Gray was wowed by the breadth of products and services on display on the show floor that seamlessly keep the world turning. “We spend a lot of time talking about the unsung heroes – school custodians, housekeepers, environmental service technicians,” he said.
“You don’t necessarily notice all the cleaning industry provides until it is not there, and the system breaks down, like when there is a flu outbreak. I was widely impressed the first time I stepped on the ISSA show floor. It made me think that not only was cleaning industry exciting, but poised for a lot of change – new tech, like robotics, AI, data collection tools, are going to transform how we maintain our facilities going forward and be beneficial to all of us in the long run.”
Gray and his team at EarthSafe refuse to remain stagnant and continue to evolve, encouraged by the latest advancements. “I really do feel that technologies like robotics or electrostatics are going to be as transformative to the cleaning industry as they have been to other sectors,” Gray said.
“Our core business is keeping people healthier and these new developments make workers more efficient. Facility managers can then use that time saved to be more proactive in cleaning protocols and stay ahead of pandemics instead of being reactive.”
One field Gray sees as becoming more prominent in the cleaning industry is data collection and analysis.

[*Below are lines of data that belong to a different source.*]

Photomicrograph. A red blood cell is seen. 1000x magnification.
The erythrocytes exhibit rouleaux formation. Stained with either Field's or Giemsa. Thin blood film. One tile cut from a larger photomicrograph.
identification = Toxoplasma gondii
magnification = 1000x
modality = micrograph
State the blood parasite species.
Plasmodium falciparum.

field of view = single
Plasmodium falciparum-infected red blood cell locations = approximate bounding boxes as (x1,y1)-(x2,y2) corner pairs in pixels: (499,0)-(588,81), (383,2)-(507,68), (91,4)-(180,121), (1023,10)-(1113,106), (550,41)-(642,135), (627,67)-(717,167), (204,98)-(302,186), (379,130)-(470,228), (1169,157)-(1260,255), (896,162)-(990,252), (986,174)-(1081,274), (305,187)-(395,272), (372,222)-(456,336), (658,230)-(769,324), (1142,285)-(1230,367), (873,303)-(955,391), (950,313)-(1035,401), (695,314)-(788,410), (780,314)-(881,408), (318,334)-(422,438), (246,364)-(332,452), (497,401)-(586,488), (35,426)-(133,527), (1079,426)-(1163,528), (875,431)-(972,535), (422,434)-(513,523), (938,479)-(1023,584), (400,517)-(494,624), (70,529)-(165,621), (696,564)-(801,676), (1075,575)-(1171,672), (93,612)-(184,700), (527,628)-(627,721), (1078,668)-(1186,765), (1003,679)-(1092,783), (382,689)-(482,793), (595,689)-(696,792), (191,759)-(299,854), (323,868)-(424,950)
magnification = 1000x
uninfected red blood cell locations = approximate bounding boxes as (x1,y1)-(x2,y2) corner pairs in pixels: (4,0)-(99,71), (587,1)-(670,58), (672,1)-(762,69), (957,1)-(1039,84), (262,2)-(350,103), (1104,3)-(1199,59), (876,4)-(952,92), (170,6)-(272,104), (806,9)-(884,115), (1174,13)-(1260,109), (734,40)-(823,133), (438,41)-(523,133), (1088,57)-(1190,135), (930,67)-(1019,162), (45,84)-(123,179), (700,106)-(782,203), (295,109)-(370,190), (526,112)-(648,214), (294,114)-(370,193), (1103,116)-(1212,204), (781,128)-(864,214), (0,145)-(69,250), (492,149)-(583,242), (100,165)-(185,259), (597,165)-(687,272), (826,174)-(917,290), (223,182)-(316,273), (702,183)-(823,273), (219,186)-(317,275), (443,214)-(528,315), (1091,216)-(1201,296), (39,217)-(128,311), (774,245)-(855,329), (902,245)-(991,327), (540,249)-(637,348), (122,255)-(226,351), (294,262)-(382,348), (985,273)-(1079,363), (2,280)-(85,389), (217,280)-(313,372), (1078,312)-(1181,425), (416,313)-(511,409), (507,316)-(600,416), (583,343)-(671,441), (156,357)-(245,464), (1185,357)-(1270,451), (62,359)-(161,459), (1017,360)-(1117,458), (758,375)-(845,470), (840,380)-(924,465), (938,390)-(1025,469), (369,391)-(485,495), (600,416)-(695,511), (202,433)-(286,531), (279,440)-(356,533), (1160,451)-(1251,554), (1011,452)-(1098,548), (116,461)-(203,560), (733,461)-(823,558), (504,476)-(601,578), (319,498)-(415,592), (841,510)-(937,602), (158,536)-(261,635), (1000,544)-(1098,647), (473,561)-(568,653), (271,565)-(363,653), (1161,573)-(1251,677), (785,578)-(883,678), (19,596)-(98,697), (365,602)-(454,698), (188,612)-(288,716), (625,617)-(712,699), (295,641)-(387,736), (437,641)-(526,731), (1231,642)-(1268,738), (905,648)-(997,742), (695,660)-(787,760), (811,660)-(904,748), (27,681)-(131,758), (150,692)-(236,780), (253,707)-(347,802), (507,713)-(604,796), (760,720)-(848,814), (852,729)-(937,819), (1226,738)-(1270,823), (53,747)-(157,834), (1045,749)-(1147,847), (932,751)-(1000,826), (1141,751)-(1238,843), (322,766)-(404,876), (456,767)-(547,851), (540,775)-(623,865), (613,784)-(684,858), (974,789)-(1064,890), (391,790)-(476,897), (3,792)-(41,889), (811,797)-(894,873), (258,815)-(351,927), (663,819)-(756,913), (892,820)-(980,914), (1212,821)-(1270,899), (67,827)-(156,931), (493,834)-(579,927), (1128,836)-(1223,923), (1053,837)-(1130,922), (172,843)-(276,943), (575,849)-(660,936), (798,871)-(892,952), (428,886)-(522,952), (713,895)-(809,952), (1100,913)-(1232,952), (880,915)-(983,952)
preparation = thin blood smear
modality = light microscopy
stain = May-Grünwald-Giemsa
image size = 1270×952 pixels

“At EarthSafe, our team is really excited to be driving better cleaning standards based on data and user feedback,” Gray said. “With economical and practical environmental monitoring programs and future sensor-based tracking technologies, you gain valuable insight into a cleaner’s performance and adherence to best practices throughout a facility and manage that data for optimal effectiveness. Instead of simply guessing on why infection rates change, managers can pinpoint the source and develop an action plan. The net effect is every facilities manager and cleaning company is going to be more empowered than before to be actionable in keeping people healthier as opposed to having to guess on solutions.”
While some front-end cleaners worry that emerging technologies like electronic monitoring, robotics, and IoT advances might one day render their jobs obsolete, Gray sees the opposite when it comes to the industry’s future.
“One of the biggest things that has resonated with EarthSafe as we work with our customers is sometimes tech makes people fearful,” he said. “We’re not out to replace the human element in the process. The average housekeeper or environmental service technician is one of the greatest resources a facility has. Our role at EarthSafe is to increase their output and make them an even more valuable part of the team. We want to shine the spotlight on the unsung heroes. There’s a lot of great people in jansan that don’t get the credit they deserve. Our industry has a lot of potential that we can rally around to do more to make the world a safer and healthier place.”